- Task directions -
Reproduce verbatim the lines of the listing below, starting with the line that contains "At what distance" and ending with the line that contains "40.7 metres", both of those lines included.

>> BEGIN Data shown

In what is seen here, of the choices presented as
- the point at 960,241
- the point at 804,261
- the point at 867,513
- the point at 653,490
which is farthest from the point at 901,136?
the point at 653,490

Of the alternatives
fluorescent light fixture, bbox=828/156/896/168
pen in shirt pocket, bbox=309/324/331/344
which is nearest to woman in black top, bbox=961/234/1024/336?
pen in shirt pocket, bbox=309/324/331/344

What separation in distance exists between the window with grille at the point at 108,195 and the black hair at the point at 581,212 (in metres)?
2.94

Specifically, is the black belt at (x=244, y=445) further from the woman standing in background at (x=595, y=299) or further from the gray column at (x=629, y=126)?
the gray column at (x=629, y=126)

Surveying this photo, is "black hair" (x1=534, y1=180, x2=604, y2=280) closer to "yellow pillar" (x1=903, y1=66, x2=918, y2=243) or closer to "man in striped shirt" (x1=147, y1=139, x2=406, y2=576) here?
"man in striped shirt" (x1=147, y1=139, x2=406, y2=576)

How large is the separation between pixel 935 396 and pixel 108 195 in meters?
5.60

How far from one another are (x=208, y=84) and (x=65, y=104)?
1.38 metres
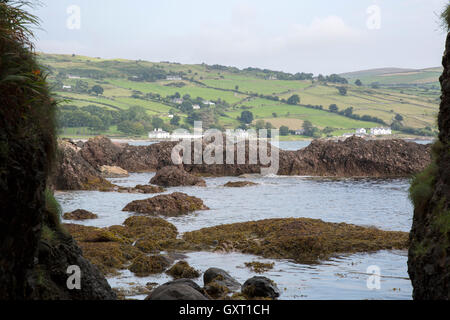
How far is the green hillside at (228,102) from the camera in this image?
125 m

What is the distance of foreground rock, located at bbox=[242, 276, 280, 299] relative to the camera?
10.5 metres

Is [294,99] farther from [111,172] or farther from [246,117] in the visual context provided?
[111,172]

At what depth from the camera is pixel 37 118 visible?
6.89 metres

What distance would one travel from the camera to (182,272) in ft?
41.0

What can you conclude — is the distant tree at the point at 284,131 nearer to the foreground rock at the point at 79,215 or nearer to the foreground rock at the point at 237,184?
the foreground rock at the point at 237,184

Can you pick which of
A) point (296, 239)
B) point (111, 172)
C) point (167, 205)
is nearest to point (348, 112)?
point (111, 172)

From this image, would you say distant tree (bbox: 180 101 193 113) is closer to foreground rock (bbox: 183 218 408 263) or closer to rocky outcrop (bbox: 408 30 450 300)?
foreground rock (bbox: 183 218 408 263)

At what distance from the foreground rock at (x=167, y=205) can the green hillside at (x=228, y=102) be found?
85166mm

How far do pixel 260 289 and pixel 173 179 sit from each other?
26.6 metres

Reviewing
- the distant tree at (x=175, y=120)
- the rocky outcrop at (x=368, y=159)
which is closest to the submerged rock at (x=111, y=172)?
the rocky outcrop at (x=368, y=159)

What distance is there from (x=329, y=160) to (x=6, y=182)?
40.7 metres

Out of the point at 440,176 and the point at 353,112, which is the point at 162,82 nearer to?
the point at 353,112

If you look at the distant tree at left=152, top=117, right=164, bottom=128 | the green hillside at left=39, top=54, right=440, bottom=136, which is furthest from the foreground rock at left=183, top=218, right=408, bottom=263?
the distant tree at left=152, top=117, right=164, bottom=128
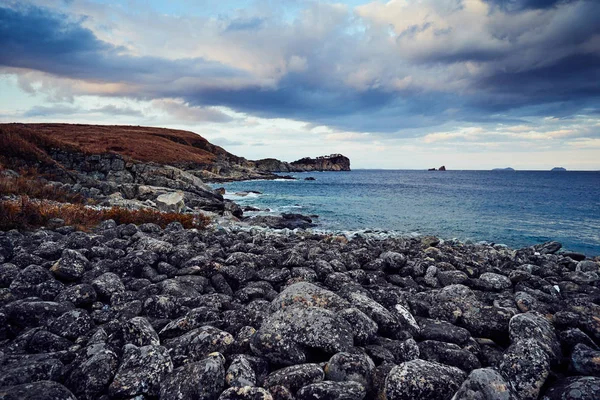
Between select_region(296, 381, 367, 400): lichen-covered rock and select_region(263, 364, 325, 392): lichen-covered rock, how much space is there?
163mm

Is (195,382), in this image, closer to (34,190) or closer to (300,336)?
(300,336)

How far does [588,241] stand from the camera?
2133cm

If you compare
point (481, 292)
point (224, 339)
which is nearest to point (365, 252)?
point (481, 292)

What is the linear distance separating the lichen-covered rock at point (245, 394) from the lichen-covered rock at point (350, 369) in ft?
2.23

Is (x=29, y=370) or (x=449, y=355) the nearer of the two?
(x=29, y=370)

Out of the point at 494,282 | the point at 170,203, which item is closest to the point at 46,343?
the point at 494,282

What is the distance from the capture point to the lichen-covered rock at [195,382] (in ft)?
9.43

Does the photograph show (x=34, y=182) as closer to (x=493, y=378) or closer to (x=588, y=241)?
(x=493, y=378)

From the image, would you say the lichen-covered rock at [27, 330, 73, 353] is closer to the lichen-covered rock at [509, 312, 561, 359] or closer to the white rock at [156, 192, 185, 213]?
the lichen-covered rock at [509, 312, 561, 359]

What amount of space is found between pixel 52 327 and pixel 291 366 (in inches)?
117

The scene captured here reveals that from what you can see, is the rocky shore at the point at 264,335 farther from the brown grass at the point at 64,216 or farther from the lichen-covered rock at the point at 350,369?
the brown grass at the point at 64,216

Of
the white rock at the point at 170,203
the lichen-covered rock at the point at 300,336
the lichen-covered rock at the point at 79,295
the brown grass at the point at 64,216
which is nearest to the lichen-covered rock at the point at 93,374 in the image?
the lichen-covered rock at the point at 300,336

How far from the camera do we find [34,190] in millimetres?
15203

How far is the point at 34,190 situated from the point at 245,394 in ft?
56.0
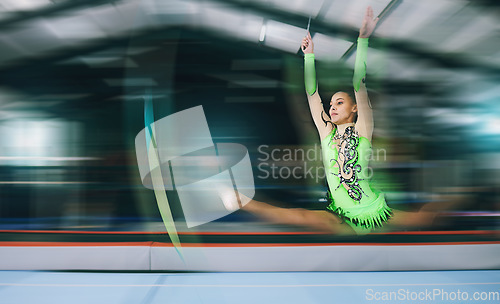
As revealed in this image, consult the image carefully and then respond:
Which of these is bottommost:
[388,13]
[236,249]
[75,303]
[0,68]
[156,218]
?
[75,303]

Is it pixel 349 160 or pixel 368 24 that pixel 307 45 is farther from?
pixel 349 160

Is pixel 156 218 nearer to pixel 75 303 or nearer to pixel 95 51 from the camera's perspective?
pixel 75 303

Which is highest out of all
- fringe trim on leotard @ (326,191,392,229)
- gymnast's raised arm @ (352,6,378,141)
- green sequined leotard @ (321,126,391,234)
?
gymnast's raised arm @ (352,6,378,141)

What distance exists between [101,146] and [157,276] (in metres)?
0.86

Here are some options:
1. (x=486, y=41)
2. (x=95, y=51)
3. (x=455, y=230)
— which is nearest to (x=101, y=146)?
(x=95, y=51)

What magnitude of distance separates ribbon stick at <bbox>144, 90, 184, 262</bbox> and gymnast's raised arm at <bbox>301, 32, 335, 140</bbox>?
95cm

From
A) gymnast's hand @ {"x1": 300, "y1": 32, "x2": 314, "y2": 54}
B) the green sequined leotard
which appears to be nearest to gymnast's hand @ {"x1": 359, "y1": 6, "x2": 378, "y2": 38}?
gymnast's hand @ {"x1": 300, "y1": 32, "x2": 314, "y2": 54}

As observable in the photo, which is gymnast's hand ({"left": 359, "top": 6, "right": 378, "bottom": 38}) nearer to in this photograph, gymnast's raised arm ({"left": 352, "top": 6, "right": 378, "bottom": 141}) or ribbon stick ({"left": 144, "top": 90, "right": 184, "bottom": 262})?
gymnast's raised arm ({"left": 352, "top": 6, "right": 378, "bottom": 141})

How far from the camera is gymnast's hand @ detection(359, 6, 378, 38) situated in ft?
6.72

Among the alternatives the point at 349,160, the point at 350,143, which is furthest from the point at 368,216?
the point at 350,143

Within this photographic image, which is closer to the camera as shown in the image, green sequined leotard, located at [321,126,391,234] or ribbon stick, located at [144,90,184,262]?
ribbon stick, located at [144,90,184,262]

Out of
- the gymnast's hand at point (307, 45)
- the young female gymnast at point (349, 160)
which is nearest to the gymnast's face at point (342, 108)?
the young female gymnast at point (349, 160)

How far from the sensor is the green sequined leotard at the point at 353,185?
2.06 metres

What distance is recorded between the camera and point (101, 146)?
6.49 feet
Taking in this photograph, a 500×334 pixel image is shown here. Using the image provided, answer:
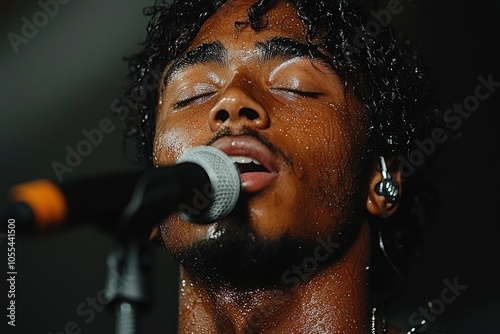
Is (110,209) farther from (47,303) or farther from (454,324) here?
(454,324)

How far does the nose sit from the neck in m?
0.38

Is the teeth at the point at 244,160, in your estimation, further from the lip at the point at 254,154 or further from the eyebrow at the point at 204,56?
the eyebrow at the point at 204,56

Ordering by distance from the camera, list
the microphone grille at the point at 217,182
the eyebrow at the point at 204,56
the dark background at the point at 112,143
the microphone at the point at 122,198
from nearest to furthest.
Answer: the microphone at the point at 122,198, the microphone grille at the point at 217,182, the eyebrow at the point at 204,56, the dark background at the point at 112,143

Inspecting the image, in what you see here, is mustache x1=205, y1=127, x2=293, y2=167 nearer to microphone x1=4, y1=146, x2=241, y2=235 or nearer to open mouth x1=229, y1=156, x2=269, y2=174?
open mouth x1=229, y1=156, x2=269, y2=174

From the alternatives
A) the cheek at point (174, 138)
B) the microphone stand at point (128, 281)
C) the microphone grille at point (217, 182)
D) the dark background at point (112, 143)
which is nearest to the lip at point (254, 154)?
the cheek at point (174, 138)

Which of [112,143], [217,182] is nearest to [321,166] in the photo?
[217,182]

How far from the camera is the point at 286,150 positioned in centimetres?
167

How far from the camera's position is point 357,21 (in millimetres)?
1995

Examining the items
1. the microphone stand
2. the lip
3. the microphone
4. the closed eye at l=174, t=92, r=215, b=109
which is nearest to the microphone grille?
the microphone

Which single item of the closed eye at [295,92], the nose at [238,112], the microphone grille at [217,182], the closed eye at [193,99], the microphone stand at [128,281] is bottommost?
the closed eye at [295,92]

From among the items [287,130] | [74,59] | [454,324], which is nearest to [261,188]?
[287,130]

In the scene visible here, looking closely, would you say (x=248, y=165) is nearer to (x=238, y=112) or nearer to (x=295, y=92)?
(x=238, y=112)

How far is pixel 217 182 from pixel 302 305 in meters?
0.67

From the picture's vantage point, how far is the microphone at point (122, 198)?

>> END Data shown

- Task answer -
At what distance from the foreground rock at (x=167, y=205) can the green hillside at (x=228, y=102) be found?
85166mm

How far do pixel 260 289 and pixel 173 179 sit from each other?
26.6 metres

Reviewing
- the distant tree at (x=175, y=120)
- the rocky outcrop at (x=368, y=159)
which is closest to the submerged rock at (x=111, y=172)?
the rocky outcrop at (x=368, y=159)

What distance is there from (x=329, y=160) to (x=6, y=182)?
40.7 metres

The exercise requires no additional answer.